E' questa la conclusione a cui è approdata la Corte di Cassazione con la sentenza n. 156/2022 del 10 gennaio scorso.

In qualità di professionista e depositario delle scritture contabili di due società che avevano, rispettivamente, sia emesso che ricevuto fatture vere come una banconota da 300 euro e, quindi, in un contesto in cui il consulente non poteva non essere consapevole dell’attività non adamantina del cliente, anche il professionista è stato condannato per aver consentito l’indicazione, nella dichiarazione annuale, di elementi passivi fittizi avvalendosi di false fatture, ex D.Lgs. 74/2000.

Ovviamente, la difesa aveva proposto ricorso, affermando che un mero contabile della frode non fosse consapevole della frode e che il solo fatto di essere stato il commercialista delle due società che avevano commesso illeciti non poteva comportare un’automatica condanna in concorso per i reati contestati.

Tuttavia, le tesi difensive del professionista sono state ritenute fondate come quelle di quel marito in mutande che giurava fedeltà alla moglie dopo essere stato scoperto a letto con una formosa ventenne, cosicché la Suprema Corte ha ritenuto pacifica la configurabilità del concorso del commercialista con il contribuente nei reati tributari previsti dal D.Lgs. 74/2000.

D'altro canto, per costante orientamento giurisprudenziale, ben si può concorrere in un reato fiscale in molti modi e, come in questo caso, anche tramite un “contributo agevolatore”, il quale si realizza quando la mancanza dello stesso avrebbe magari comunque comportato la commissione del reato, ma sicuramente con maggiori incertezze circa la sua riuscita.

Quel commercialista aveva tenuto la contabilità delle società, registrate le fatture, trasmesso il bilancio, predisposto e firmato le dichiarazioni fiscali e, nondimeno, risultavano molte autofatture per importi rilevanti e prelievi di somme in contanti fino a 30.000 euro al giorno.

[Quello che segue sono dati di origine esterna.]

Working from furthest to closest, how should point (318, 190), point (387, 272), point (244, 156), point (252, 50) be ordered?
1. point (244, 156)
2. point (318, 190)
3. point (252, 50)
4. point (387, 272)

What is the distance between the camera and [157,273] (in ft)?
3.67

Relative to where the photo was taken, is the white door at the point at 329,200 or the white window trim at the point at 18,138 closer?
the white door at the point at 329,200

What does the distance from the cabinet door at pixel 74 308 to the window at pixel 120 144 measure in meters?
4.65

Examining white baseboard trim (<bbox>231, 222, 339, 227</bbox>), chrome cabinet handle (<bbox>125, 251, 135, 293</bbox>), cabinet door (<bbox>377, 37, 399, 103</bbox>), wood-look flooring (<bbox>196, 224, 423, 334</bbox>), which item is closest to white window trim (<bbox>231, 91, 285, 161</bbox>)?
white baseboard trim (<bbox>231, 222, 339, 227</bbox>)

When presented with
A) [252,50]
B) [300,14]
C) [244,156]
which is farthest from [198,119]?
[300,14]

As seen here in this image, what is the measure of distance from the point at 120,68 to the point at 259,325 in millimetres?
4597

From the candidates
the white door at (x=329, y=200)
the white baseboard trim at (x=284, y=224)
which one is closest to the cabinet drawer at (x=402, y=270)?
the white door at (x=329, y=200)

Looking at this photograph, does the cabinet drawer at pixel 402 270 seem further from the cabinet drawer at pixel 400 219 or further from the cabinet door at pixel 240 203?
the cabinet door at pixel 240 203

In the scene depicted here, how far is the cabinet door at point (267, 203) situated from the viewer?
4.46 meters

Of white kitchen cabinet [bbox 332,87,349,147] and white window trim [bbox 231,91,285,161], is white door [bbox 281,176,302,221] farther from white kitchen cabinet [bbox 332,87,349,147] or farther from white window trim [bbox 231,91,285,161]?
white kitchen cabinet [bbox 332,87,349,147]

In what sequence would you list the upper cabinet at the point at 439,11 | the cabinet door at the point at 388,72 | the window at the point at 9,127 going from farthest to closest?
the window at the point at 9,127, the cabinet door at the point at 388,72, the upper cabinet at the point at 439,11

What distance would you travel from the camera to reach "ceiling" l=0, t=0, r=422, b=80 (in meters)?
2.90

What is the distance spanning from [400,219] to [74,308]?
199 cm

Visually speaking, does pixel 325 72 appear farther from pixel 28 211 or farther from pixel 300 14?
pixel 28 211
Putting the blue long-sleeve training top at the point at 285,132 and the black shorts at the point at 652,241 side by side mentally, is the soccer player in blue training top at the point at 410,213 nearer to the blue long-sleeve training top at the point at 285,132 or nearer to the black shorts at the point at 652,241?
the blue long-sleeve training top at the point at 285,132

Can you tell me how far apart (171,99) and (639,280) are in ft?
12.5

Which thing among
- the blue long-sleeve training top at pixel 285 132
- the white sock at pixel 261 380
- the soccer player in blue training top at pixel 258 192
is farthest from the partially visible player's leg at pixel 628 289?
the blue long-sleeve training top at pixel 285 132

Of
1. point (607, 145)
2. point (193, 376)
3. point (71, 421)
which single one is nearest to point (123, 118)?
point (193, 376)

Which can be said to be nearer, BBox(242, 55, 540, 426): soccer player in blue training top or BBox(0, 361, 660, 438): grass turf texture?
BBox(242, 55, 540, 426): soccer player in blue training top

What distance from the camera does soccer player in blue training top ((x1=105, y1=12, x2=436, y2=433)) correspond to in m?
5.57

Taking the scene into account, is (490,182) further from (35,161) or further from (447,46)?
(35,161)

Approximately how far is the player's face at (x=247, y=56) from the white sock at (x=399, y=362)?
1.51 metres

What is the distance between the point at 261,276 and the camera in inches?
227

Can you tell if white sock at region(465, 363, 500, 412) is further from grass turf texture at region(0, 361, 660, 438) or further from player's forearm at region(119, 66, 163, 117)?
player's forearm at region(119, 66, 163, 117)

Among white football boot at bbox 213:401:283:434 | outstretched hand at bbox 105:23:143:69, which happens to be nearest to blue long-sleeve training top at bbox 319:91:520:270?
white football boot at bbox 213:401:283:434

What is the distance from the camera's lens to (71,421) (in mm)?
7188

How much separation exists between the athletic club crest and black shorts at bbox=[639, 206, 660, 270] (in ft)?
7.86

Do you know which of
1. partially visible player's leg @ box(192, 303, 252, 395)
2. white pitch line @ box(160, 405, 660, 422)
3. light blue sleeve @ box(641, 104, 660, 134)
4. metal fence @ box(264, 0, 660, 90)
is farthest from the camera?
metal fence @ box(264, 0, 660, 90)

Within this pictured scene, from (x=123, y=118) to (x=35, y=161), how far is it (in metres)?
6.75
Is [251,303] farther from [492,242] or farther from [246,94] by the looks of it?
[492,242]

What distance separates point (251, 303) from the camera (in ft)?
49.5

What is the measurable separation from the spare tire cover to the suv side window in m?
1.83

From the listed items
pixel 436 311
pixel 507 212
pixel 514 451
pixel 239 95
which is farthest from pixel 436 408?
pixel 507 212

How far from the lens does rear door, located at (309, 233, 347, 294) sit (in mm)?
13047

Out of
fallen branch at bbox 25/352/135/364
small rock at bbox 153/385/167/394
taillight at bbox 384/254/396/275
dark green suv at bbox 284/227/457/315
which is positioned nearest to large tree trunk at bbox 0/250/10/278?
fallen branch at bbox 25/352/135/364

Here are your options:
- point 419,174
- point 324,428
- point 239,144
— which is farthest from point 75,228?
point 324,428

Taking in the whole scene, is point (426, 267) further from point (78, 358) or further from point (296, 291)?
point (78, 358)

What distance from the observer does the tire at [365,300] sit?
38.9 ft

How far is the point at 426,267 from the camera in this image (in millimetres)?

Ma vi è di più, Tali anomalie, peraltro, erano state anche segnalate al commercialista da una sua dipendente addetta contabile, ma egli aveva ritenuto di poter comunque proseguire una simile assistenza “per il timore di perdere clienti".
Acclarato, allora, un contributo partecipativo nella omessa segnalazione delle anomalie rilevate nella contabilità, il ricorso del professionista è stato rigettato con la sua condanna a due anni e sei mesi di reclusione.

Chiaramente, a volte, nei casi di irregolarità contabile e fiscale un professionista, in base al proprio patrimonio informativo acquisito su un cliente che escluda opache circostanze, potrebbe anche decidere di non produrre segnalazioni di un inadempimento, ma in presenza di evidenti elementi di un’attività criminosa di tipo fiscale non può esserci alcuno spazio per valutazioni di convenienza economica per evitare una SOS e per non vedere confermato quello che molti magistrati ipotizzano assai spesso: ovvero che dietro una frode fiscale ci sia ordinariamente almeno la consapevolezza, se non addirittura l'ispirazione o la regia, di un professionista.